Thanks to Pat Nelson’s sharp eyes, I realized I had mislabeled the bug in yesterday’s blog. It was an Ambush Bug, not an Assassin Bug. While both are predators and in the same family (Reduviidae), Assassin Bugs are usually dark colored and have long, narrow heads compared to Ambush Bugs. Ambush Bugs are usually quite stout and typically have bright colors such as yellow, red or orange. They also have thickened front pincer-like legs with teeth-like structures that hold the prey while it is being consumed. Although small (usually less than ½ inch), an Ambush Bug’s prey may be as large as a bumblebee, wasp or butterfly.
Ambush Bugs are true bugs, in the order Hemiptera. (Although insects are often referred to as “bugs,” technically, only insects in this order are considered and referred to as bugs by entomologists.) All true bugs have piercing and sucking mouthparts, and wings which are membranous and clear at the tips, but hardened at the base.
Ambush Bugs are usually brightly colored (yellow, red or orange) and have thickened front legs which are used to capture prey up to ten times their own size. They live up to their name, patiently lying in wait, motionless, often in goldenrod flowers where they are very well camouflaged, for unsuspecting prey.
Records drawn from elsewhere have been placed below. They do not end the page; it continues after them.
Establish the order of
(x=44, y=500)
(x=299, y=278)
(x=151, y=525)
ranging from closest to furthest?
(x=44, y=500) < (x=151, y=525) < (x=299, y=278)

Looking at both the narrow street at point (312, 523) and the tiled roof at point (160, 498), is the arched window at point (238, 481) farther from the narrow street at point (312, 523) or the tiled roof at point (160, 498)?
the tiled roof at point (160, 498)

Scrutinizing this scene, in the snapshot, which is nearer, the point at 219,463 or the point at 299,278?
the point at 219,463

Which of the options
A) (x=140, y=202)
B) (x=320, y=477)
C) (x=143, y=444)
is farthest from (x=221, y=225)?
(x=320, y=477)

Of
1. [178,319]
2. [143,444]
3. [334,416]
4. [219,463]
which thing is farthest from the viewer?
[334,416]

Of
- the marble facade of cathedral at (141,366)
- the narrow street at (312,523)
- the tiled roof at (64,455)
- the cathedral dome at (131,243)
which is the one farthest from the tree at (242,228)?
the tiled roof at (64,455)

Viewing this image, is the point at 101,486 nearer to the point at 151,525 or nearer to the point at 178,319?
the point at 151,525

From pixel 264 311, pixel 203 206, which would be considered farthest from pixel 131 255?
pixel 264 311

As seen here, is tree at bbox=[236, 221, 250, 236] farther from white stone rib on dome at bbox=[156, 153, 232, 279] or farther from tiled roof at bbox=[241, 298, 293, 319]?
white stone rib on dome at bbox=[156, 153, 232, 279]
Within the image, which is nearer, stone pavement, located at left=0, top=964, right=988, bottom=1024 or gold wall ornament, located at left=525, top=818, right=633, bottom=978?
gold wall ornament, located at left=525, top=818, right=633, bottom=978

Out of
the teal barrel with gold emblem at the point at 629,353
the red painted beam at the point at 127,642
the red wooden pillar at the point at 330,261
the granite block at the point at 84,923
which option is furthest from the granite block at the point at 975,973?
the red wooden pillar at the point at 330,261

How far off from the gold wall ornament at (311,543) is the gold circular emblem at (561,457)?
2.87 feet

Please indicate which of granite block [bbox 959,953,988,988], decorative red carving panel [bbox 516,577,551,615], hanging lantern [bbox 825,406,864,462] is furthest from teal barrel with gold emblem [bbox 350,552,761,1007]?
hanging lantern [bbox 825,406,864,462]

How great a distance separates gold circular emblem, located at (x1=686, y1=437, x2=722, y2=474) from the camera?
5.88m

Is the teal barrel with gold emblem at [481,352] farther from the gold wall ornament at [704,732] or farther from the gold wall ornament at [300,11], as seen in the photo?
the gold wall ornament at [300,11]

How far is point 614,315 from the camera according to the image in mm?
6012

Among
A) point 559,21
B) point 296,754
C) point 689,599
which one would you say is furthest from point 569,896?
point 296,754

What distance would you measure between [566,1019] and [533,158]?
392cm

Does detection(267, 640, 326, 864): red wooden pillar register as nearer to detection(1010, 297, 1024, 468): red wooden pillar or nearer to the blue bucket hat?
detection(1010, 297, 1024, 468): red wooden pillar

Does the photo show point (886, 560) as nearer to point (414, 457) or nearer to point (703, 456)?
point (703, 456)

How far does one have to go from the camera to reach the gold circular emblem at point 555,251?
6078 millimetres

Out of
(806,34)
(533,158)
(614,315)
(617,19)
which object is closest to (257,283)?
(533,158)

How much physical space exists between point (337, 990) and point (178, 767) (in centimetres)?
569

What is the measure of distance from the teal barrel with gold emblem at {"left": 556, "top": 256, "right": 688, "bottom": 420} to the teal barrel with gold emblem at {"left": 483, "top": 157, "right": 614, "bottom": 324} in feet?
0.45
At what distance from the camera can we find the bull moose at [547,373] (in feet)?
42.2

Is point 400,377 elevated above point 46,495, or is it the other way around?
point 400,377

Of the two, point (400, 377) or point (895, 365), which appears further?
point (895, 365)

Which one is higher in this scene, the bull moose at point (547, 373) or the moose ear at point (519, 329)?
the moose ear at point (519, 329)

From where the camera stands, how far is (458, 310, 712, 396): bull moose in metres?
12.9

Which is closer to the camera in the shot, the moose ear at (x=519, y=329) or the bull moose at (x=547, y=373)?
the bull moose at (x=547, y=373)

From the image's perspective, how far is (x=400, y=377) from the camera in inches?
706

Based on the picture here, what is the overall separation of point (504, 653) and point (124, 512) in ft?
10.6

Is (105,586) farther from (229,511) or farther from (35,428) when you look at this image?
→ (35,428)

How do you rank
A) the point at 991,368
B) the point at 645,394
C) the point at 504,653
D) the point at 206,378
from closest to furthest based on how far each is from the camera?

The Ambush Bug, upon sighting prey, suddenly seizes the prey in its powerful forelegs and quickly dispatches it with a stab from its sharp beak. It then injects digestive enzymes into its prey, after which it drinks the resulting liquid innards.
This time of year you often see the smaller males riding around on the backs of the larger females while the females continue to feed. This behavior is part of the courtship ritual – males actively guard their mate prior to and following copulation. Mating takes place side by side, after which the female deposits her eggs among the leaves or on the stems of flowering plants. Look for Ambush Bugs in yellow and white flowers, especially goldenrod.